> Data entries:
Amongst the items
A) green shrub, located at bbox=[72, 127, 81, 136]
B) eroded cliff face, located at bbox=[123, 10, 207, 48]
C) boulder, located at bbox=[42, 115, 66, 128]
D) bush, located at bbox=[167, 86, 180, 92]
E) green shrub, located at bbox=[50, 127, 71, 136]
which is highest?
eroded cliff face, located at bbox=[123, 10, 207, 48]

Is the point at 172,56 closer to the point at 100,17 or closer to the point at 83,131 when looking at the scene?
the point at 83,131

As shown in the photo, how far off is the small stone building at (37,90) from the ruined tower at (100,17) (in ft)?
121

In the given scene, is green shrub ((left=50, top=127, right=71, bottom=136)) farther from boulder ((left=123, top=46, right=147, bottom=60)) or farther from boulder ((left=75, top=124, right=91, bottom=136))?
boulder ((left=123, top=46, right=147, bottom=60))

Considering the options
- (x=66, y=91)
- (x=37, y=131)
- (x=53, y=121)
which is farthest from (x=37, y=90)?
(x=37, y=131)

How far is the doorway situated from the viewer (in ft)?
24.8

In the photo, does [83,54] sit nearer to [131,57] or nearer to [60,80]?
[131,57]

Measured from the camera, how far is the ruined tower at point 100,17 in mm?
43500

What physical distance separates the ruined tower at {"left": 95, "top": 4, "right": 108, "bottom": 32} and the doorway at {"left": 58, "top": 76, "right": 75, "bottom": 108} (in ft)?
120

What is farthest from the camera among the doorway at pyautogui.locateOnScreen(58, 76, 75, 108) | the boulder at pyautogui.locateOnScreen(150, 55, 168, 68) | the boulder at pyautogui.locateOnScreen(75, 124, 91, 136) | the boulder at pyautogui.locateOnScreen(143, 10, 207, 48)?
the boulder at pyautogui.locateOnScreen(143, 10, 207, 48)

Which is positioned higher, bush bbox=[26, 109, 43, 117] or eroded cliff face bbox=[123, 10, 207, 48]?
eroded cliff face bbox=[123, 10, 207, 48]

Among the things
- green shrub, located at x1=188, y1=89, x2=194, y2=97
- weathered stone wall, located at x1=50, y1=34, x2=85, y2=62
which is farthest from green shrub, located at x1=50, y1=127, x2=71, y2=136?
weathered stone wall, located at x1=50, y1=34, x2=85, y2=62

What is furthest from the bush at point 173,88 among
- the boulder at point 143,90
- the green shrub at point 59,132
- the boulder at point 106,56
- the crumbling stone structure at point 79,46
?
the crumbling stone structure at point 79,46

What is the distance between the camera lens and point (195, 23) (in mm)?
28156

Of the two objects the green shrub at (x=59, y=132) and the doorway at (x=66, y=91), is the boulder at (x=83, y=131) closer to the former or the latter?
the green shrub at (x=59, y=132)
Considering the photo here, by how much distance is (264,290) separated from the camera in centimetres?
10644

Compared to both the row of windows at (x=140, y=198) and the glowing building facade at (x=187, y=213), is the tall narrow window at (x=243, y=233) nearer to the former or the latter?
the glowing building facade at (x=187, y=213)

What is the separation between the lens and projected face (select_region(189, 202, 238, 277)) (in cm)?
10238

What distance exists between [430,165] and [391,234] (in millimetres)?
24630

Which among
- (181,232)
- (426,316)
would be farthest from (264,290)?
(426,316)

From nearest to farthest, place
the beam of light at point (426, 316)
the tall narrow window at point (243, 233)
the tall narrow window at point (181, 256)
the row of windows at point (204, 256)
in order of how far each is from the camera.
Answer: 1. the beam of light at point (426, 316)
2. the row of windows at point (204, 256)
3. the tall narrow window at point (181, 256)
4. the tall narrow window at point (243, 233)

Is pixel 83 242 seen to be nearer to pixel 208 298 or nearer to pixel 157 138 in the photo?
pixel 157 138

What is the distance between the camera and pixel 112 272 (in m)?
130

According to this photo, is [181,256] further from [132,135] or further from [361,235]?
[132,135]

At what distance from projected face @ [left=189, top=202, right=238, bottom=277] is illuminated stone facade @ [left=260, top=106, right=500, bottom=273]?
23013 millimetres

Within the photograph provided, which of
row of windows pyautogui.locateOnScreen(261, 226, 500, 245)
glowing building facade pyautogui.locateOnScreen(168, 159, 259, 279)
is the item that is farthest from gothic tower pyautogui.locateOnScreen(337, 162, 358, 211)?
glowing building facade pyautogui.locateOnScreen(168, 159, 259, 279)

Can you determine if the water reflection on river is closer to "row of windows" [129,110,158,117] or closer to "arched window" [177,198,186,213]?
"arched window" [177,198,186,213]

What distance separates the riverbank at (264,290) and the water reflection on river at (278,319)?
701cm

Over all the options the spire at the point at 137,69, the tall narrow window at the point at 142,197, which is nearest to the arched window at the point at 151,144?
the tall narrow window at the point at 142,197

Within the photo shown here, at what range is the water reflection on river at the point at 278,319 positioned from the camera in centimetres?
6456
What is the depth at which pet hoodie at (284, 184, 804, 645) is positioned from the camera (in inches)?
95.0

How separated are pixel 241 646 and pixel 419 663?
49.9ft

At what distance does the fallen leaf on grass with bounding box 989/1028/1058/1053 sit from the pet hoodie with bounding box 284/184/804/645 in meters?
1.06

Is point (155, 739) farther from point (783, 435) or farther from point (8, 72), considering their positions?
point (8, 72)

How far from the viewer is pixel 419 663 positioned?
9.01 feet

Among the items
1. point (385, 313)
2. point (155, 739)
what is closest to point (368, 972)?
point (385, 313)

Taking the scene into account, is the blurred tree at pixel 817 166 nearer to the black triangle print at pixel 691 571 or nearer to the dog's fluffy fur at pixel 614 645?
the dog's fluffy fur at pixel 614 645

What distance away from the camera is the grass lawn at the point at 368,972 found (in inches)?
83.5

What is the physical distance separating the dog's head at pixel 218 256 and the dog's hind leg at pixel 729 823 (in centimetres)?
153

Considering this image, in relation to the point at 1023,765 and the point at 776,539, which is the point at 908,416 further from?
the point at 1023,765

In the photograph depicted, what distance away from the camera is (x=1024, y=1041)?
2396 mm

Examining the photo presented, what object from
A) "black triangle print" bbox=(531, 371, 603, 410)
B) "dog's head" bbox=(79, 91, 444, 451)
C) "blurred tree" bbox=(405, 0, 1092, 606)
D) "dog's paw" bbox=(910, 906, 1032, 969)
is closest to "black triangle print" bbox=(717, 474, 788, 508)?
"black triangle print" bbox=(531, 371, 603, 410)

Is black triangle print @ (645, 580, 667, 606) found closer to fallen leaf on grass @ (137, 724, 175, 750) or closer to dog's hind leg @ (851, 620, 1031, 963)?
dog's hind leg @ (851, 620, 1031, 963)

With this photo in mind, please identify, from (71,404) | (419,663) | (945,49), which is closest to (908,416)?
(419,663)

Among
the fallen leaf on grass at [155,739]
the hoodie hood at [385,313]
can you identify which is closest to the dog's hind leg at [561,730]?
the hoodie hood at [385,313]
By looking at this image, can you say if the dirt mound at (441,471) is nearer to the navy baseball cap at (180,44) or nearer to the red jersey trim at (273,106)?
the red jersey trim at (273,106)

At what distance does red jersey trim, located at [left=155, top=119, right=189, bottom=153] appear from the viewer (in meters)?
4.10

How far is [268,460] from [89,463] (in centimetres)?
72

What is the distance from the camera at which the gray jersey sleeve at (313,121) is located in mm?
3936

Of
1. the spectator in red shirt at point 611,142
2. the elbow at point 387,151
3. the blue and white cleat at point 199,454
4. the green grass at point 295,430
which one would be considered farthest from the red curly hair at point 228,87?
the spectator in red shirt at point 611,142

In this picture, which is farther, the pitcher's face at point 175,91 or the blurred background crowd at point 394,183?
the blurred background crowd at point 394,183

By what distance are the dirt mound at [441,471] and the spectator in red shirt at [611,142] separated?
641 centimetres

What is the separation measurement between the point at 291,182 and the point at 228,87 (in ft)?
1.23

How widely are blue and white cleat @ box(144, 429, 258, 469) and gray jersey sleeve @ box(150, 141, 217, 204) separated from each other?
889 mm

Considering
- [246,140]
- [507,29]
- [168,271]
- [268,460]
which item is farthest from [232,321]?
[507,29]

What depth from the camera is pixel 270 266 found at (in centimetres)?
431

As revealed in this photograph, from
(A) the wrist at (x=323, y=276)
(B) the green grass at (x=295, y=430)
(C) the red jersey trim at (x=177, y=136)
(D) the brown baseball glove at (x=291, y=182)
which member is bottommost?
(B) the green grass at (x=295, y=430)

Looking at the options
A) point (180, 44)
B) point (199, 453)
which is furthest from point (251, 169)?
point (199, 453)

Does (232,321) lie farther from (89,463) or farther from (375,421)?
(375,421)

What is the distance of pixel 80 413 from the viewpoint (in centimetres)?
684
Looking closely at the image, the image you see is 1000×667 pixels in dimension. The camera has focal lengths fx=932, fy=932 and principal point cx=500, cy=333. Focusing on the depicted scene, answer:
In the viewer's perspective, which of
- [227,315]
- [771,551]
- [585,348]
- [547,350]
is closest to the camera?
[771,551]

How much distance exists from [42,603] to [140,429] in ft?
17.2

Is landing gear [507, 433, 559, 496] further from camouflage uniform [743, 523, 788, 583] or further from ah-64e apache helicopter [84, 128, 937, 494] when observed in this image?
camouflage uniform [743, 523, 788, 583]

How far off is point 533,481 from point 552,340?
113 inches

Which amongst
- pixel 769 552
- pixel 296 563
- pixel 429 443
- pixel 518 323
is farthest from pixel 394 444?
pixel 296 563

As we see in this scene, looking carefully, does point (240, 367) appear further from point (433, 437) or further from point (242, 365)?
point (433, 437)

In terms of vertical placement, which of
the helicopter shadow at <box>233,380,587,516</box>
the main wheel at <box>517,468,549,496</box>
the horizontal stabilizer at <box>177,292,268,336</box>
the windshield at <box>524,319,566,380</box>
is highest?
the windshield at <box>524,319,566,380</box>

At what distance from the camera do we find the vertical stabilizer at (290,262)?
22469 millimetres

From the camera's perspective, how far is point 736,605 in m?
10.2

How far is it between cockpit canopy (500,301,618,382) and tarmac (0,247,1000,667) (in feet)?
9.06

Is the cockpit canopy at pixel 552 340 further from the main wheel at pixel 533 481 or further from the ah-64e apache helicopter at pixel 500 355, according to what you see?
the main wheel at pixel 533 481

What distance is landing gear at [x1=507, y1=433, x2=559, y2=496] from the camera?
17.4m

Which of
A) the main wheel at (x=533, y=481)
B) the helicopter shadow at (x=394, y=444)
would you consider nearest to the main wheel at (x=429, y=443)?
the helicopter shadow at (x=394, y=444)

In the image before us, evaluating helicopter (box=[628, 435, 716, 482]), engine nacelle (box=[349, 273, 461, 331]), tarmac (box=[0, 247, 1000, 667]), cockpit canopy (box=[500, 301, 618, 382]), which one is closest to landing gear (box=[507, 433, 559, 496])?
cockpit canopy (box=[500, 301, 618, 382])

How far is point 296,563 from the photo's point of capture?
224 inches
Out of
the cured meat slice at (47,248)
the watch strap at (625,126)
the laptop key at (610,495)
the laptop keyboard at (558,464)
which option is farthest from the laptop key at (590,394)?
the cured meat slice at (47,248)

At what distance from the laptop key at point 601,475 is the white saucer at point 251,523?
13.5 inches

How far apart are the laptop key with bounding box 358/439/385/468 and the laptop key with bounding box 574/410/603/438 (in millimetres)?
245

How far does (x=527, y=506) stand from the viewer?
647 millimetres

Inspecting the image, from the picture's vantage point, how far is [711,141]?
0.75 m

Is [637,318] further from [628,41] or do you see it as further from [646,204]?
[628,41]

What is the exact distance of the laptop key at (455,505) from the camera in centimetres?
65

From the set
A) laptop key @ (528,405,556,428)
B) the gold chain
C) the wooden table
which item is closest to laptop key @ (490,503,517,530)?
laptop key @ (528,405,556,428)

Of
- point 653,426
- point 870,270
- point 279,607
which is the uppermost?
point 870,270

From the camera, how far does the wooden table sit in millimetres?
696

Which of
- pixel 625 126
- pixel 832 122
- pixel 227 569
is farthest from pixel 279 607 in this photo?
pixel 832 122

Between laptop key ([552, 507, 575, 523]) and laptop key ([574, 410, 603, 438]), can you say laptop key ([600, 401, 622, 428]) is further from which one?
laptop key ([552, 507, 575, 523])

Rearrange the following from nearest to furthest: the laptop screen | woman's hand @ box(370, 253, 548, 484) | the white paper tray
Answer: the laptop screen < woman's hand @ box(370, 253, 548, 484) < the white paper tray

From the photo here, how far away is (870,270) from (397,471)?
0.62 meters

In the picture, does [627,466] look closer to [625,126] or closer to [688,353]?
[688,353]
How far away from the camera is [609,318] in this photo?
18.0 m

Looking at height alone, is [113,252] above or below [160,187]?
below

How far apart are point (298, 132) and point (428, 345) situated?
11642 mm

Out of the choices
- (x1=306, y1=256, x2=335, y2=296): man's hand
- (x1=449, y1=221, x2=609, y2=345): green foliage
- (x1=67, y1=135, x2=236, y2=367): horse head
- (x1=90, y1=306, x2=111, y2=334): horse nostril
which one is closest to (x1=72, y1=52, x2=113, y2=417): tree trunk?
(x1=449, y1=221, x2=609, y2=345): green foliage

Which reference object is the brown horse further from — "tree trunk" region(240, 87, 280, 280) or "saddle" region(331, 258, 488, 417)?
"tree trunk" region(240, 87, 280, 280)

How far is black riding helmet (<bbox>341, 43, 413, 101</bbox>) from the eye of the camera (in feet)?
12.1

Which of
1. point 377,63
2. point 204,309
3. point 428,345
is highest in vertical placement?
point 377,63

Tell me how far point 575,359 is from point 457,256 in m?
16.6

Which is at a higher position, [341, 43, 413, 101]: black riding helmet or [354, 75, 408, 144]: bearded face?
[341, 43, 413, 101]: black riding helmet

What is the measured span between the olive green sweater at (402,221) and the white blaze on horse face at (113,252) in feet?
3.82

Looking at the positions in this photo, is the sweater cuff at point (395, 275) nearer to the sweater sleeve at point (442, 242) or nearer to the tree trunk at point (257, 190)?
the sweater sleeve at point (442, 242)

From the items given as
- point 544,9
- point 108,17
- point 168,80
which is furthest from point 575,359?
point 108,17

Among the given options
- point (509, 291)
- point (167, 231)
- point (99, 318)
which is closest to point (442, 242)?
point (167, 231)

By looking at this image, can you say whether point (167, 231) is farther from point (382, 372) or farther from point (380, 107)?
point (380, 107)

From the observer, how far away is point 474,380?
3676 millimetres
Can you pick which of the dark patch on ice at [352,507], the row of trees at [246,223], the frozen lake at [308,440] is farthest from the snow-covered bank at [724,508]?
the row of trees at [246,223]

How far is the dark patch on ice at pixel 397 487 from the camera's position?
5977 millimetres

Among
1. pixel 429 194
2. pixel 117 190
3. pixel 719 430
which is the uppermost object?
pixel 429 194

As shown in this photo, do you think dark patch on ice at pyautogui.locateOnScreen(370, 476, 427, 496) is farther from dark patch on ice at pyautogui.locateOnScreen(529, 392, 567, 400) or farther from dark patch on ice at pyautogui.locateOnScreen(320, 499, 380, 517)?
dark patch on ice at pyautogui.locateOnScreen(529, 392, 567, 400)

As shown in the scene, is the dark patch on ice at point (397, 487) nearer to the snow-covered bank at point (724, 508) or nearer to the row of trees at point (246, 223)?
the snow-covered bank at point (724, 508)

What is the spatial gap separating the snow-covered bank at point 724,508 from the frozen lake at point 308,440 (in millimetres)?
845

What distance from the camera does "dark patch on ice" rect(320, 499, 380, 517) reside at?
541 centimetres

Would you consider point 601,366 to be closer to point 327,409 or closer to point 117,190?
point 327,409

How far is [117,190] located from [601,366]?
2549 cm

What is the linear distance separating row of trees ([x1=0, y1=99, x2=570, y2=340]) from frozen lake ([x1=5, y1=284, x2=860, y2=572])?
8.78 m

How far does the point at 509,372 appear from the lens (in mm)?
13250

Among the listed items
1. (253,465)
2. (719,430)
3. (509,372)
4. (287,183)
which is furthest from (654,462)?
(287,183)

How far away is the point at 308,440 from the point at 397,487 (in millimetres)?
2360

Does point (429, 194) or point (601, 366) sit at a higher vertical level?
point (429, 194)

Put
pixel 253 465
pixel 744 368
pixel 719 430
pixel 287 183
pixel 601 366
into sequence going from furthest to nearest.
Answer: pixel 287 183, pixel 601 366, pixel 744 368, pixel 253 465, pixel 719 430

> What is needed: Please lay out the stretch from the line containing "As shown in the scene, is" through the end of the rows as a numbered list, leaving out blank lines.

> Solution to the problem:
1. As shown in the scene, is the dark patch on ice at point (397, 487) nearer to the snow-covered bank at point (724, 508) or nearer to the row of trees at point (246, 223)?
2. the snow-covered bank at point (724, 508)
3. What is the spatial gap separating the snow-covered bank at point 724,508 from the frozen lake at point 308,440 (in millimetres)?
4. 845
5. What distance from the camera does "dark patch on ice" rect(320, 499, 380, 517) reside at?
6. 541 centimetres
7. Would you consider point 601,366 to be closer to point 327,409 or closer to point 117,190?
8. point 327,409
9. How far is [117,190] located from [601,366]?
10. 2549 cm
11. What is the linear distance separating row of trees ([x1=0, y1=99, x2=570, y2=340]) from frozen lake ([x1=5, y1=284, x2=860, y2=572])?
12. 8.78 m
13. How far does the point at 509,372 appear from the lens (in mm)?
14. 13250
15. Among the listed items
16. 1. (253,465)
17. 2. (719,430)
18. 3. (509,372)
19. 4. (287,183)
20. which is furthest from (654,462)?
21. (287,183)
22. How far away is the point at 308,440 from the point at 397,487 (in millimetres)?
23. 2360
24. Does point (429, 194) or point (601, 366) sit at a higher vertical level?
25. point (429, 194)
26. Put
27. pixel 253 465
28. pixel 744 368
29. pixel 719 430
30. pixel 287 183
31. pixel 601 366
32. into sequence going from furthest to nearest.
33. Answer: pixel 287 183, pixel 601 366, pixel 744 368, pixel 253 465, pixel 719 430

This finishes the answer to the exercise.